In 2006, Baer gave hardware prototypes and documents to the Smithsonian Institution. He continued working on inventions until at least 2013. At the time of his death, Baer had over 150 patents. These included patents for video games, electronic greeting cards, and tracking systems for submarines.
Awards and tributes
Ralph Baer is known as "The Father of Video Games" and was recognized for his important role in creating the video game industry. He received several awards, including the G-Phoria Legend Award in 2005, the IEEE Masaru Ibuka Consumer Electronics Award in 2008, the Game Developers Conference Developers Choice "Pioneer" award in 2008, and the IEEE Edison Medal in 2014. After his death in 2014, he was honored with the Pioneer Award by the Academy of Interactive Arts and Sciences at the 2015 Game Developers Conference.
On February 13, 2006, President George W. Bush presented Baer with the National Medal of Technology for his work in creating, developing, and bringing interactive video games to the public.
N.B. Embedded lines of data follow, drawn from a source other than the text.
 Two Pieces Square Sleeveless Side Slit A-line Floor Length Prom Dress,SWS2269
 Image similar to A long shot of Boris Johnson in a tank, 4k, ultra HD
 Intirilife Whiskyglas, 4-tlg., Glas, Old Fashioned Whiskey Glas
On April 1, 2010, Baer was added to the National Inventors Hall of Fame during a ceremony at the United States Department of Commerce in Washington, D.C. Although some recent advances in video game technology did not always highlight Baer’s contributions, he once said, "Because the President of the United States gave me the National Medal of Technology in 2006 and because I was inducted into the National Inventors Hall of Fame, I don’t feel neglected."
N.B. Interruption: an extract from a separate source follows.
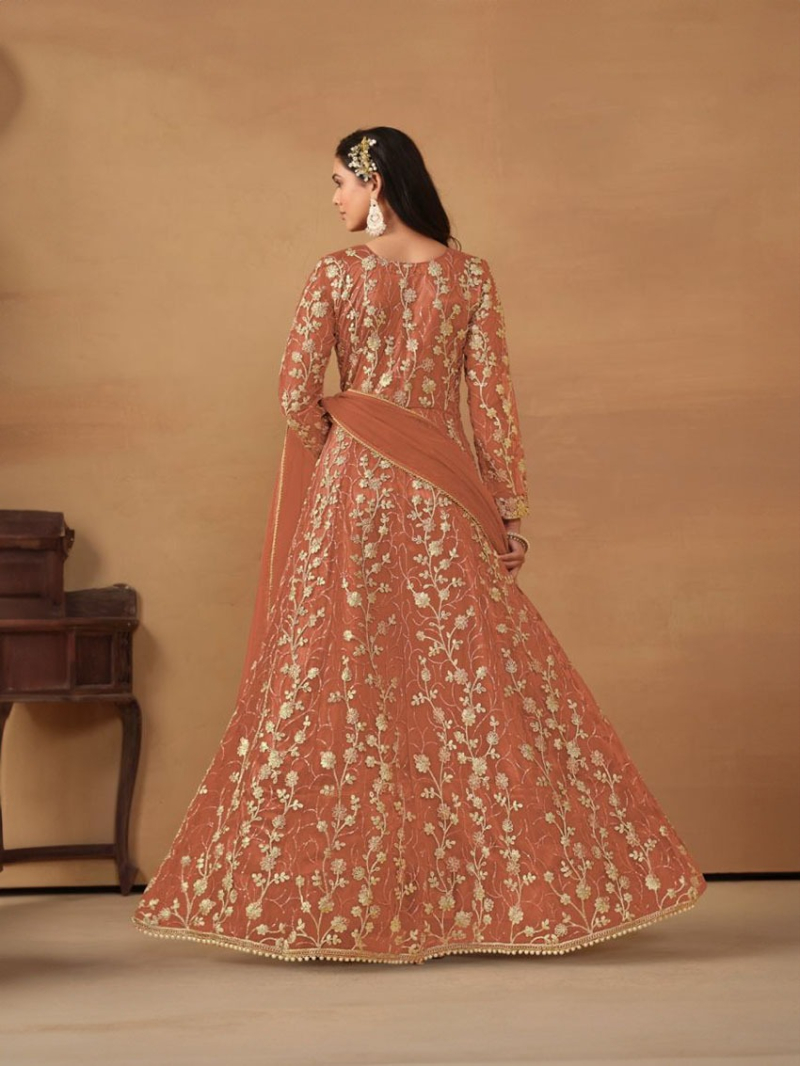Heavy Elegant Peach Butterfly Net Anarkali Suit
In 2006, Baer gave many of his inventions to the Smithsonian National Museum of American History. After his death in 2014, his workshop from his home on Mayflower Drive in Manchester was moved to the museum. It is now displayed permanently in the museum’s Innovation Wing.
Legacy
On April 8, 2021, the U.S. Mint announced that Baer and "Handball" would be recognized in the American Innovation dollars program.
On May 10, 2019, a statue was placed to honor Baer in Arms Park in Manchester, New Hampshire. The area around the memorial in the park was renamed Baer Square. One of Baer’s sons and several of his grandchildren attended the ceremony. The memorial was funded through a Kickstarter fundraising campaign.